MTS and Rogers customers in Manitoba will be able to do more with their cellphones in more places and at faster speeds thanks to a new precedent-setting agreement between the two telecommunications rivals.
The two companies announced Tuesday they have entered into a new strategic agreement that will see them spend tens of millions of dollars over the next 18 months to develop a "next generation" high-speed packet access (HSPA) wireless network in the province. Not only will the two companies share the development costs and the use of the new network, but also the ongoing costs of operating and maintaining it.
They also entered into a new roaming agreement that will see MTS Allstream pay Rogers Wireless for the use of its national wireless network to launch a new national wireless telephone service for MTS Allstream customers outside of Manitoba.
"We're pretty excited about it," MTS Allstream CEO Pierre Blouin said in an interview. "We believe it's a win-win."
Darryl Levy, Rogers Wireless's president for Western Canada, said this is the first time in Canada that rival telecommunications companies have struck a deal to share in the costs of developing and operating a new wireless network.
But he and Toronto telecommunications consultant Eamon Hoey predicted they won't be the last.

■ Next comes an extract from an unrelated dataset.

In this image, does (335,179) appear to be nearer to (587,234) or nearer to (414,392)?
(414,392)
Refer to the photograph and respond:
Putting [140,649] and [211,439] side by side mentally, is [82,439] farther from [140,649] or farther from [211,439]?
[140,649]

"Five years ago, if you were to suggest to Rogers or any other (telecommunications) company in Canada that they were going to share a network, you would have been booed out of the room," Hoey said.

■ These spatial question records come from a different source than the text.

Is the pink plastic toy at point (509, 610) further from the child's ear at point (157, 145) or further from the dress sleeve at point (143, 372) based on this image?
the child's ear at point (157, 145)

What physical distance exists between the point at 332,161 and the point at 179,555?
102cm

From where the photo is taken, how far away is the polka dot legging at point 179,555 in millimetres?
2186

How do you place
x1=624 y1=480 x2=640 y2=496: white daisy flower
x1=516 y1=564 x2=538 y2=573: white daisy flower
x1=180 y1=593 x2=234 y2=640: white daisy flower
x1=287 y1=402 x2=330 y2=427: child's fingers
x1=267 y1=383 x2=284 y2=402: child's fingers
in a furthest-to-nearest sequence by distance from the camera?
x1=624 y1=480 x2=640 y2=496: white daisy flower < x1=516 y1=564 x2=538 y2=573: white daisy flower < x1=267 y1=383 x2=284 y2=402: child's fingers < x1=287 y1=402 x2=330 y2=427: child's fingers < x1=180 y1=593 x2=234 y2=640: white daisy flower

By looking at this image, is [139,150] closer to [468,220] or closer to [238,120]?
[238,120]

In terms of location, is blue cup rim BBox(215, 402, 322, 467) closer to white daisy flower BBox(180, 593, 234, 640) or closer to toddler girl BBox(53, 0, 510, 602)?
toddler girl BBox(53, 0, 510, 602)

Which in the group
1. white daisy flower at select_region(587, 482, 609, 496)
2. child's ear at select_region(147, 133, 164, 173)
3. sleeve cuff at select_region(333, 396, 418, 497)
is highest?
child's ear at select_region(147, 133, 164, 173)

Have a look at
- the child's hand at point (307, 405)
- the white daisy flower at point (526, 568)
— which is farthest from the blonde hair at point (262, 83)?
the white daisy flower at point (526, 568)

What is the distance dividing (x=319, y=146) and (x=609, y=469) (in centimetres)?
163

But now, faced with mounting pressure to improve their financial performance, reduce their operating costs and provide a broader range of wireless products and services at cheaper prices, more and more telecos will likely be entering into these kinds of cost-sharing agreements, he added.
"The drivers will be overwhelming for them."
Blouin and Levy said the new network, which will be fully operational by late 2010 or early 2011, will enable MTS and Rogers to extend their coverage for voice and high-speed wireless data services to 97 per cent of the province's population.
"Customers will be able to get coverage they never had before and use (wireless) devices they never thought possible from places they never thought possible," Levy said.
For example, he said, customers will be able to use their handheld device, such as a BlackBerry or iPhone, almost anywhere in the province to search the Internet at the same speed as they could with their home computer.
They'll also be able to watch live video and TV, and conduct financial transactions -- pay for a product or service in a store or send money to someone else -- on their wireless device, he said.
Blouin said the big difference for MTS customers will be the speed at which they can send and receive data. That, and being able to use all of the new wireless devices and high-speed services that will be coming on to the market over the next few years.
And the new roaming agreement will mean MTS Allstream business customers in other provinces will now be able to get high-speed wireless services on top of their regular phone services, he said.
Let's talk partnership
MTS Allstream and Rogers Wireless
What have they done?
Entered into a strategic agreement that will see them share the cost of developing and operating a next-generation high-speed packet access (HSPA) wireless network in Manitoba. They also entered into a roaming agreement that enables MTS Alliance to use Roger's national wireless network to deliver a new national wireless service to its business customers outside of Manitoba, and to access to the same international roaming arrangements that Rogers has.
Why is it significant?
It's the first time in Canada two rival telecommunications companies have joined forces to develop and operate a high-speed wireless network.
How do the companies benefit?
Both save millions of dollars -- they're not saying exactly how much -- by sharing the cost of building and operating a single network, rather than doing it on their own. Some of that money can then be used to expand their product-and-service offering to their customers.
How do their customers benefit?
They get better wireless phone coverage at faster speeds. It also ensures they'll be able to access new generations of wireless handsets and voice and data services as they become available.